Magnetism and band structure of the semimagnetic semiconductor Pb-Sn-Mn-Te

Abstract

Measurements of magnetization, magnetic susceptibility, specific heat, and Hall effect of the ${\mathrm{Pb}}_{1\mathrm{-}\mathit{x}\mathrm{-}\mathit{y}}$ ${\mathrm{Sn}}_{\mathit{x}}$ ${\mathrm{Mn}}_{\mathit{y}}$Te semimagnetic semiconductor (x=0.72, y=0.03 and x=0.64, y=0.03) were performed in samples with different concentration of carriers (p=8×${10}^{19}$ to 1.4×${10}^{21}$ ${\mathrm{cm}}^{\mathrm{-}3}$). A low-temperature ferromagnetic phase was established in the samples with carrier concentration larger than a threshold value ${\mathit{p}}_{\mathit{t}}$=3×${10}^{20}$ ${\mathrm{cm}}^{\mathrm{-}3}$. Samples with lower carrier concentrations are paramagnetic in the whole temperature range studied (T=1.5–300 K). The carrier-concentration dependence of the Curie temperature has an unusual thresholdlike character.
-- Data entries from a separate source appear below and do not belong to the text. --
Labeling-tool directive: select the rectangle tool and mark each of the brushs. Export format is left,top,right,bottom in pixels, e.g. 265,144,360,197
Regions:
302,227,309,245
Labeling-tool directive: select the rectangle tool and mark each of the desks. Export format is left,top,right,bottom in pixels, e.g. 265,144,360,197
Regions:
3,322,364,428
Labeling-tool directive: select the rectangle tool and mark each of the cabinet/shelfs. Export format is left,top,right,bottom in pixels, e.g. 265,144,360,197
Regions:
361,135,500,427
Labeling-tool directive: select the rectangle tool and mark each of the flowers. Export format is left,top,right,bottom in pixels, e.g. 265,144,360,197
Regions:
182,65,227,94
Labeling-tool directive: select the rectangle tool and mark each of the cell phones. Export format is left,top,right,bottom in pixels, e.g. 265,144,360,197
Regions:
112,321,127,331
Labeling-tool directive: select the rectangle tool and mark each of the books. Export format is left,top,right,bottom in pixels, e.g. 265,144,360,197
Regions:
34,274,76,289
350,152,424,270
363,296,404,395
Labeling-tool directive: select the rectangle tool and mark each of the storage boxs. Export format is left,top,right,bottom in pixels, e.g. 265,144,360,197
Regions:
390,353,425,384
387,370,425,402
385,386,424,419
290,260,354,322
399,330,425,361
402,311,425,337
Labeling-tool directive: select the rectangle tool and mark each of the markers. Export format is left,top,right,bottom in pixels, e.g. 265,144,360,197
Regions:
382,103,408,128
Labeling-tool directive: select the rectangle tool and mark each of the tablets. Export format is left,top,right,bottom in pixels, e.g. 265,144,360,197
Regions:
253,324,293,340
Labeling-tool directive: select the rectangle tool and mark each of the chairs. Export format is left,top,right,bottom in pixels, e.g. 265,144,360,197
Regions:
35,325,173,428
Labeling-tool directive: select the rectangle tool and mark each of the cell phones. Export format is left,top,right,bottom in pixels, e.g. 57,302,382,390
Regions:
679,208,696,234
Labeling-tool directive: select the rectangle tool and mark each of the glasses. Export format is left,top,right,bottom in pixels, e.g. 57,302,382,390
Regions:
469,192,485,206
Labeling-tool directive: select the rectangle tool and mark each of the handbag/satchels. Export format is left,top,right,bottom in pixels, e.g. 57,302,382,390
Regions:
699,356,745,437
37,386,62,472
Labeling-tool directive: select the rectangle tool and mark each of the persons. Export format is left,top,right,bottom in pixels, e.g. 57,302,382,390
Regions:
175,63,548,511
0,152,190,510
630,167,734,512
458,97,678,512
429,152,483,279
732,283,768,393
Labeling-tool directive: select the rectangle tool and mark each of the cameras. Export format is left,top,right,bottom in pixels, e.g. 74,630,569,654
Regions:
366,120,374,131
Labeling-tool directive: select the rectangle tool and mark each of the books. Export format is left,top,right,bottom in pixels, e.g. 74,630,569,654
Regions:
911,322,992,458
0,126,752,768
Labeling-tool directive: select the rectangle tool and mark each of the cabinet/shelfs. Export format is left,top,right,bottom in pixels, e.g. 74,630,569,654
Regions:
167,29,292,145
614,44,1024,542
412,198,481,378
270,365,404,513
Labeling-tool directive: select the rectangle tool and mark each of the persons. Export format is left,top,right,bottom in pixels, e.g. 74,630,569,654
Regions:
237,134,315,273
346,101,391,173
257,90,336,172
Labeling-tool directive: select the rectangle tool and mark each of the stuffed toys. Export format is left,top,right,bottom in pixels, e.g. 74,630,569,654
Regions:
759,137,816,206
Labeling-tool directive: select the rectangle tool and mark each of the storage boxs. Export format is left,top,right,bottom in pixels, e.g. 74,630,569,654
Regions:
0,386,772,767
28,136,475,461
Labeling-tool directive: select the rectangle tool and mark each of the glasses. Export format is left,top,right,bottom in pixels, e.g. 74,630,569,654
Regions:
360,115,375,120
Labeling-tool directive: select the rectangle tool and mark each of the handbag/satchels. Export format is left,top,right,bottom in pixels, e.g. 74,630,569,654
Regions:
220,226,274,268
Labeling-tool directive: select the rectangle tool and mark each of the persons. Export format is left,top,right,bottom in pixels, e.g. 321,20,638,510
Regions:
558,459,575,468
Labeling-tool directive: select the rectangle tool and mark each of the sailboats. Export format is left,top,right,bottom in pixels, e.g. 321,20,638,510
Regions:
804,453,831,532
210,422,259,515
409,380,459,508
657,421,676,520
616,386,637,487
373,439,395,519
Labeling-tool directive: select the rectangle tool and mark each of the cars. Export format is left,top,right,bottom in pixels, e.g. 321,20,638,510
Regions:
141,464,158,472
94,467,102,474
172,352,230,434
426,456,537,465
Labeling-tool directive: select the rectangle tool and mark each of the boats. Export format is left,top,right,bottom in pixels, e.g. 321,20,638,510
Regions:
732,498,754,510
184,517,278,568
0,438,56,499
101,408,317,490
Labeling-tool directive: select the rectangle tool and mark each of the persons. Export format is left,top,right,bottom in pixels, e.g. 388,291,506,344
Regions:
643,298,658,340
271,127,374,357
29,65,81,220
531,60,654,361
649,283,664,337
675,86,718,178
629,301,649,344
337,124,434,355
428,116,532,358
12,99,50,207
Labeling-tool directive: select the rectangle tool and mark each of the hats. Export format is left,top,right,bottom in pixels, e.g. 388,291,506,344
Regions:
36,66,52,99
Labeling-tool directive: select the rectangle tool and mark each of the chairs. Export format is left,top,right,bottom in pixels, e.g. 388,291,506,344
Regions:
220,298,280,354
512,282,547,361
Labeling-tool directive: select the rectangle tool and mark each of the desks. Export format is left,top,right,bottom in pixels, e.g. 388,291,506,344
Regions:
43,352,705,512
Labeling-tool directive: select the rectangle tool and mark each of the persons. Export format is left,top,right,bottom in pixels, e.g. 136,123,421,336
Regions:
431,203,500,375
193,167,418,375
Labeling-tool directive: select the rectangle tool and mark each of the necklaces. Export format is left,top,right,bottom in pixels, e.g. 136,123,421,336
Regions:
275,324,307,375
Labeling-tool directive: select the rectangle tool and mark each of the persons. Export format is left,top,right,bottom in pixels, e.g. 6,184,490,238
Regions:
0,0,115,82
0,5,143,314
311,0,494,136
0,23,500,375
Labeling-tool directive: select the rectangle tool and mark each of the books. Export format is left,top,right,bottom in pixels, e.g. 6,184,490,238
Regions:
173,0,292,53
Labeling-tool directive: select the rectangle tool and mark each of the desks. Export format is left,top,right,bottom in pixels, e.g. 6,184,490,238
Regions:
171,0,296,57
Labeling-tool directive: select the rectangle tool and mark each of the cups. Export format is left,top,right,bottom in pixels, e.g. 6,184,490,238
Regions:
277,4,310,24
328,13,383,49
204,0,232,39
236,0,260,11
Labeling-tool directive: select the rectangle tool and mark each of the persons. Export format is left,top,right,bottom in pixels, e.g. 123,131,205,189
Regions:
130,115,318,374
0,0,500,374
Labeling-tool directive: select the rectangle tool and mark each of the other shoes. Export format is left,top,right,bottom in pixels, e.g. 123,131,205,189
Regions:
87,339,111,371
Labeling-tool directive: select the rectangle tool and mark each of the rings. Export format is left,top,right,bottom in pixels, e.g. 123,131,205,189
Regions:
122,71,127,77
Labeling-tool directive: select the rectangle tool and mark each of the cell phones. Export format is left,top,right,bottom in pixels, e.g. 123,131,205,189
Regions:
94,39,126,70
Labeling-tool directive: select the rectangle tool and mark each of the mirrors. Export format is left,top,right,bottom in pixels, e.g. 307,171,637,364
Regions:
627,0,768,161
The explanation of this effect is based on the Ruderman-Kittel-Kasuya-Yosida (RKKY) indirect exchange interaction between Mn spins and a two-valence-band model of the band structure of ${\mathrm{Pb}}_{1\mathrm{-}\mathit{x}\mathrm{-}\mathit{y}}$ ${\mathrm{Sn}}_{\mathit{x}}$ ${\mathrm{Mn}}_{\mathit{y}}$Te. Theoretical calculations based on the experimentally determined parameters of the band structure are presented. The results show that the most important role in the RKKY interaction is played by heavy holes from the Σ band located 185 meV below the top of the L band of light holes.